Entries contained in a dataset:
>>
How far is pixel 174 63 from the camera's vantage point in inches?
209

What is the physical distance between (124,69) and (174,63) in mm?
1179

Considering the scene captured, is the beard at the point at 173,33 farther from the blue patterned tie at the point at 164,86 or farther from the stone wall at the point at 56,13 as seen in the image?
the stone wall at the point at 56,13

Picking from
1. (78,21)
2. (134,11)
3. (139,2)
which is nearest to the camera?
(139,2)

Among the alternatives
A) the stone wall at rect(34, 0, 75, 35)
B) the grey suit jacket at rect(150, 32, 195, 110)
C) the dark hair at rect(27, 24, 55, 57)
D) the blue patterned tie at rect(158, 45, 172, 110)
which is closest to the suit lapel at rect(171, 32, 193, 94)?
<<
WHAT YOU ARE ASKED TO DO
Copy every entry above word for word, keeping each line unchanged.

SOLUTION FOR THIS TASK
How far is pixel 174 63 from the camera's vantage point in inches?
209

What is the physical distance between (124,69) and (174,63) in mm?
1179

Considering the scene captured, is the beard at the point at 173,33 farther from the blue patterned tie at the point at 164,86 or farther from the stone wall at the point at 56,13 as seen in the image?
the stone wall at the point at 56,13

Picking from
1. (78,21)
2. (134,11)
3. (139,2)
which is nearest to the camera?
(139,2)

Among the alternatives
A) the stone wall at rect(34, 0, 75, 35)
B) the grey suit jacket at rect(150, 32, 195, 110)
C) the dark hair at rect(27, 24, 55, 57)
D) the blue patterned tie at rect(158, 45, 172, 110)
which is closest to the suit lapel at rect(171, 32, 193, 94)?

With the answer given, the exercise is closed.